Su primer largometraje se enmarca dentro de la huelga estudiantil de la Universidad Nacional Autónoma de México (UNAM) en 1999 y que duró todo un año.
"La película tiene que ver mucho con ese miedo que surge cuando no tienes nada que hacer", indica sobre los tres protagonistas de la película, que ven pasar las horas sin hacer nada. "La huelga generó en los jóvenes de México lo que ellos mismos llamaban el síndrome del jubilado prematuro", explica acerca de un hecho sobre el que en su opinión nunca se habló mucho.
Para Ruizpalacios, el atractivo era saber "qué pasa con los que no están ni a favor ni en contra, con lo difícil que es comprometerte con una posición y sostenerla. Ese fue el punto de partida".
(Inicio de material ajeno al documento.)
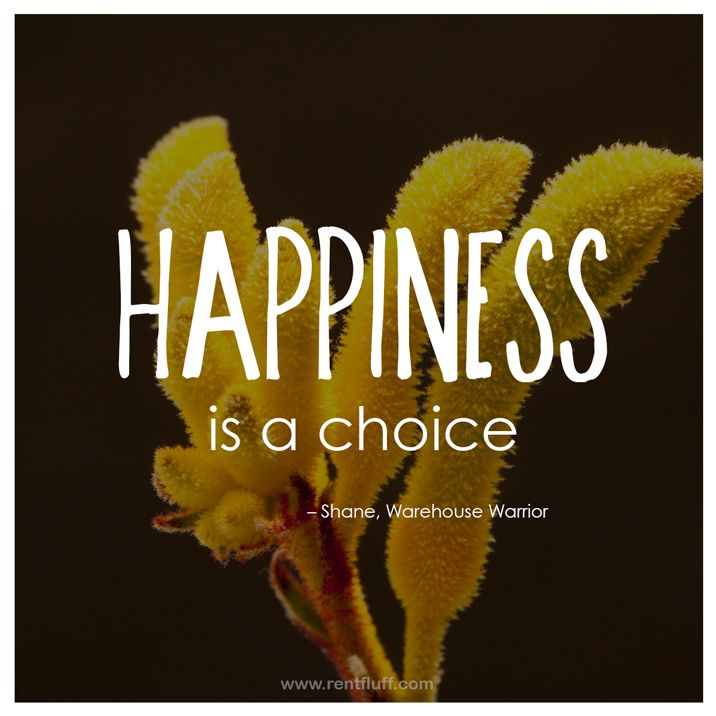 Happiness is a choice. - Shane, Warehouse Warrior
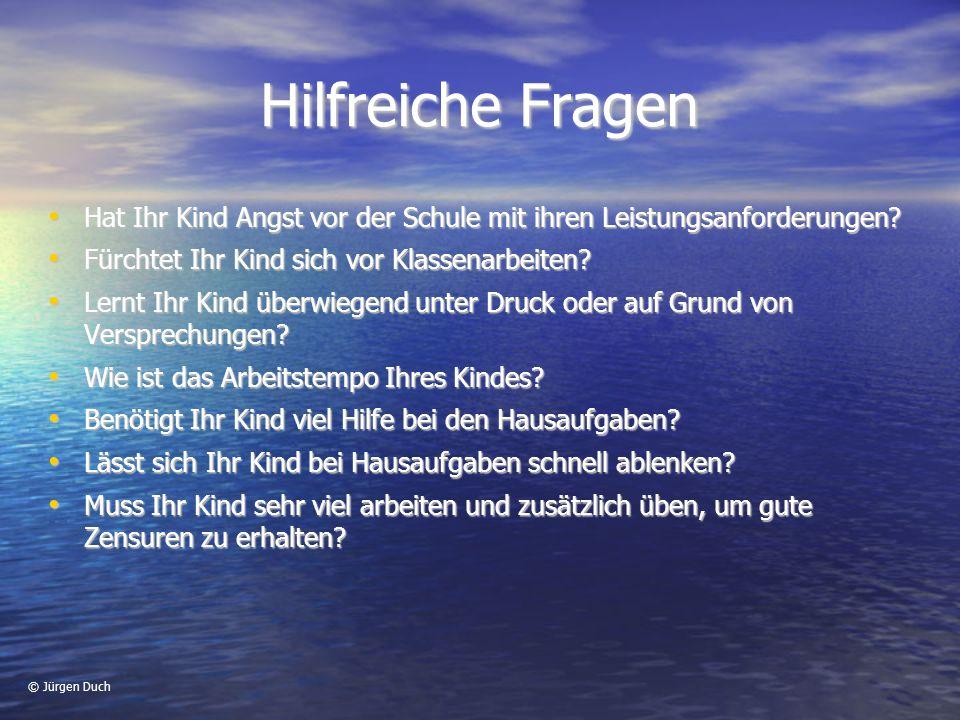 © Jürgen Duch Hilfreiche Fragen Hat Ihr Kind Angst vor der Schule mit ihren Leistungsanforderungen.
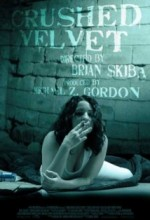 Crushed Velvet (2011) afişi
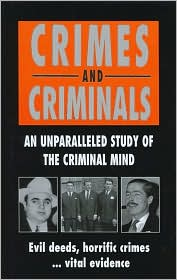 CRIMES AND CRIMINALS AN UNPARALLED STUDY OF THE CRIMINAL MIND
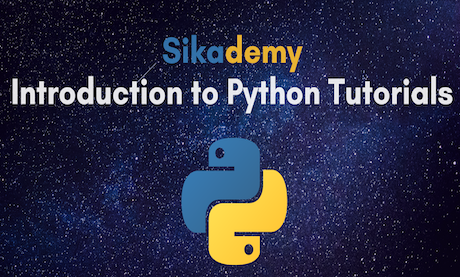 Introduction to Python Programming Using Python 3.7.x - Sikademy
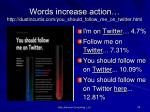 words increase action http dustincurtis com you should follow me on twitter html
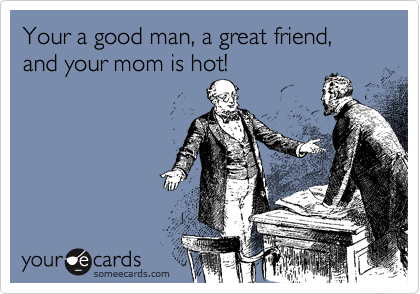 Your a good man, a great friend, and your mom is hot!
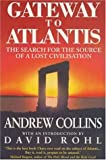 Gateway to Atlantis: The Search for the Source of a Lost Civilisation (0747261377) by ANDREW COLLINS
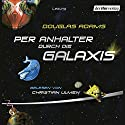 Per Anhalter durch die Galaxis Audiobook by Douglas Adams Narrated by Christian Ulmen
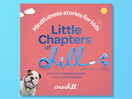 Churchill Launches Mindfulness Audiobooks to Help Children and Parents Chill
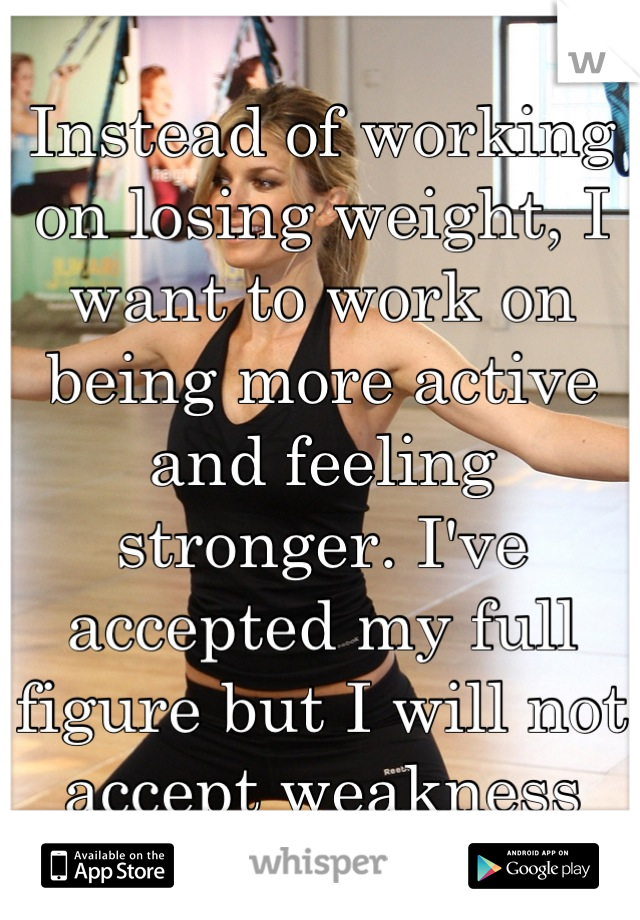 Instead of working on losing weight, I want to work on being more active and feeling stronger. I've accepted my full figure but I will not accept weakness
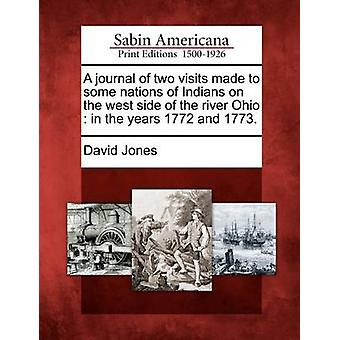 A journal of two visits made to some nations of Indians on the west side of the river Ohio  in the years 1772 and 1773. by Jones & David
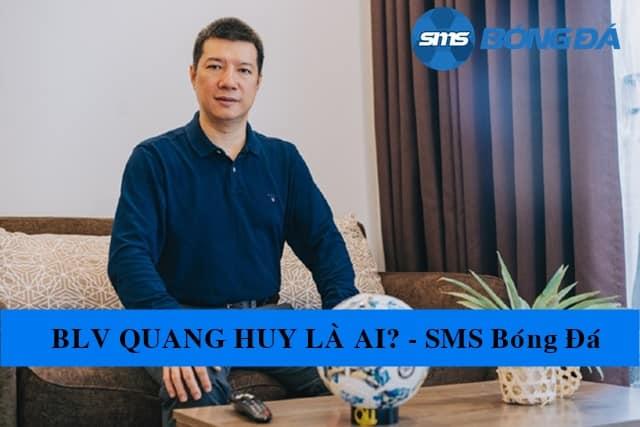 Tiểu sử và sự nghiệp của BLV Quang Huy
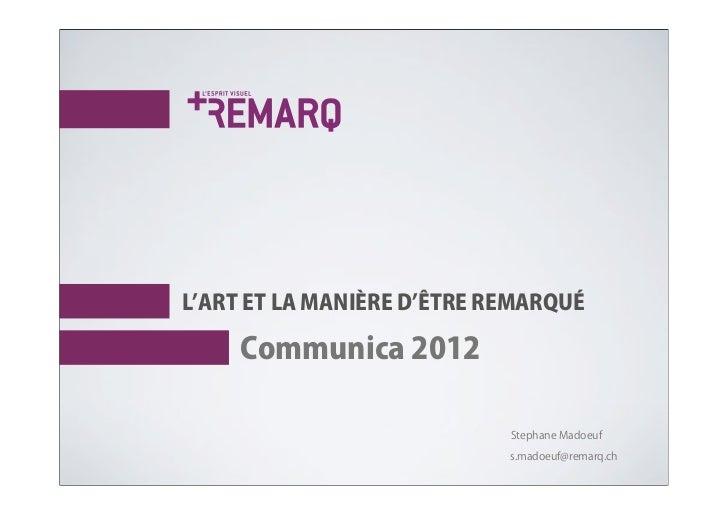 L ART ET LA MANIÈRE D ÊTRE REMARQUÉ     Communica 2012                            Stephane Madoeuf                        ...
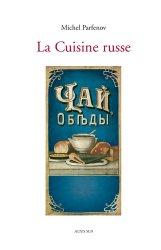Dernières parutions sur Cuisine d'Europe du Nord, La Cuisine russe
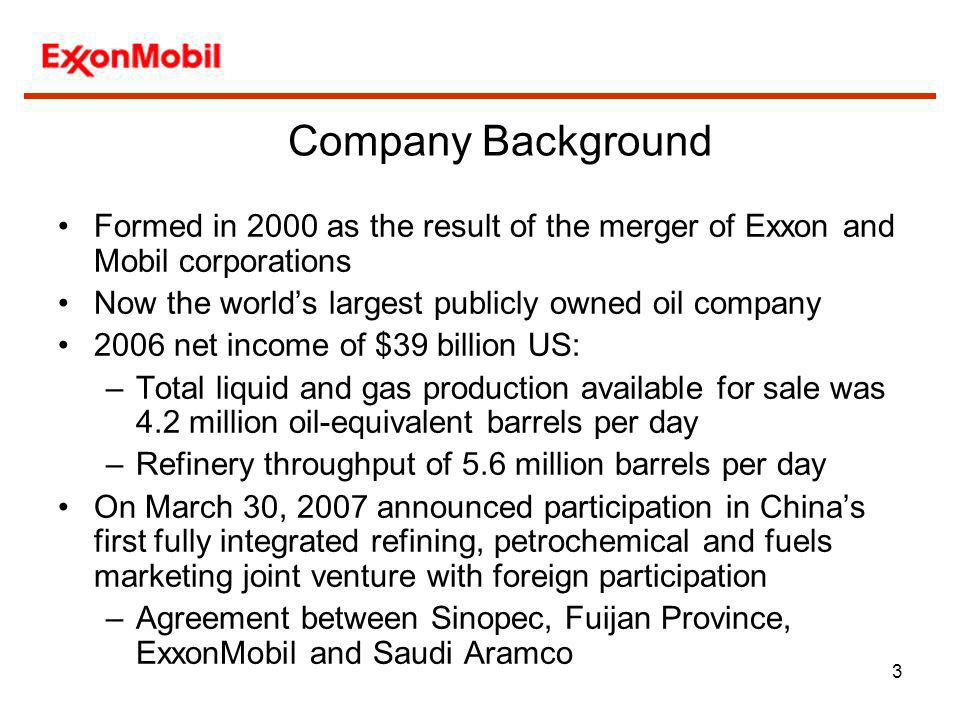 Company Background Formed in 2000 as the result of the merger of Exxon and Mobil corporations. Now the world's largest publicly owned oil company.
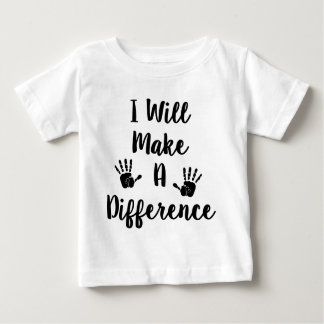 I Will Make A Difference Baby T-Shirt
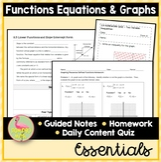 Functions Equations Graphs Essentials (Algebra 2 - Unit 2)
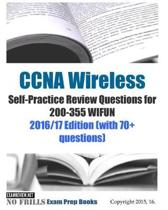 CCNA Wireless Self-Practice Review Questions for 200-355 WIFUN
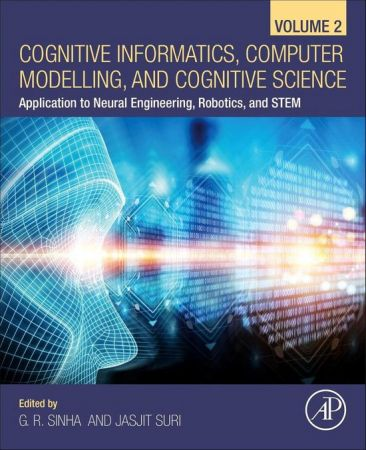 Cognitive Informatics, Computer Modeling, and Cognitive Science Volume 2: Application to Neural Engineering, Robotics, and STEM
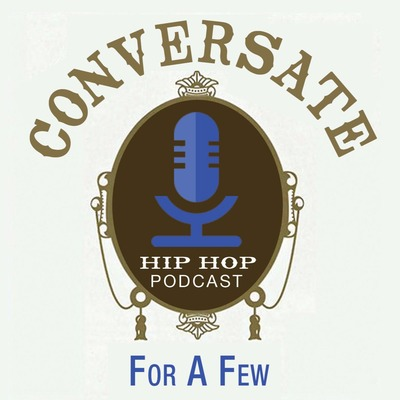 Conversate For A Few Hip Hop Podcast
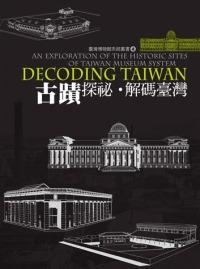 古蹟探祕.解碼臺灣 =  Decoding Taiwan : an exploration of the historic sites of Taiwan museum system /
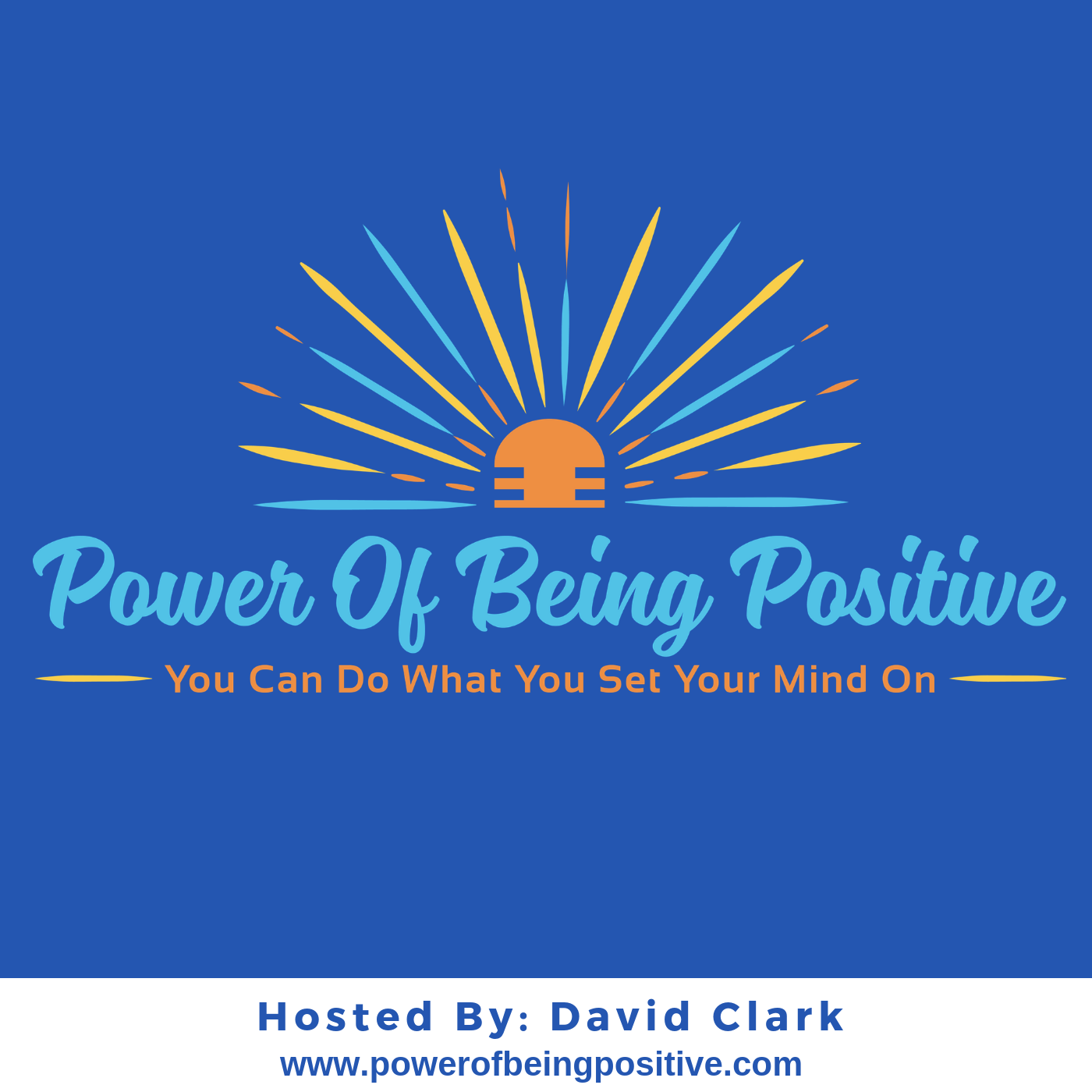 Power Of Being Positive show art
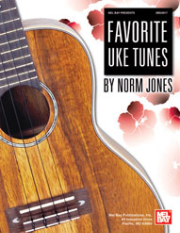 Favorite Uke Tunes by Norm Jones  --  BOOK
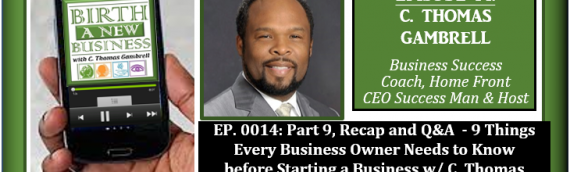 0014: Part 9, Recap and Q&A – 9 Things Every Business Owner Needs to Know before Starting a Business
El otro punto de partida fue su deseo de hacer una "road movie" por la ciudad de México, "una ciudad inmensa que es muy difícil de conocer bien. Es como un país en sí mismo. Siempre pensé que merecía su propia 'road movie'".
Mientras, su decisión de hacerla en blanco y negro fue para tomar distancia creativa y destemporalizar la huelga. "Empezamos a ver la ciudad en blanco y negro y era como ver una nueva ciudad. Siempre relacionamos México con el cliché de que es una ciudad muy colorida".
Los personajes de la película se basan en amigos cercanos al director que compartieron este periodo de la historia. A través de ellos refleja la vida de las personas que estaban al margen de la huelga, "no en contra, sino que la cuestionaban y en ese cuestionar se les iba el tiempo".
Santos vive feliz sin hacer nada, a diferencia de "Sombra" que vive angustiado por ello. Mientras, Tomás, que acude a la ciudad enviado por su madre que ya no puede con él, no se separa ni un minuto de su cinta de Epigmenio Cruz y sólo tiene un único objetivo: encontrarlo.
"Para Santos no es un conflicto vivir sin hacer nada. Es un veleta. Vive el momento. Es un personaje peculiar en esta historia. Está presente, pero viendo de otra manera esa realidad. Él si vive la historia a color", comenta a dpa el actor Leonardo Ortizgris. "Siempre he admirado la gente que puede estar bien sin hacer nada", agrega el director. Esta inactividad contrasta con el activismo de Ana, a la que da vida la actriz Ilse Salas, y de la que está enamorado Fede.
De Berlín, la película viaja al festival de Tribeca. En México aún no está concretado en qué festival se va a estrenar, aunque según el productor Ramiro Ruiz, tienen la esperanza de que sea en Morelia. Mientras, el estreno comercial en México está previsto para principios del año próximo.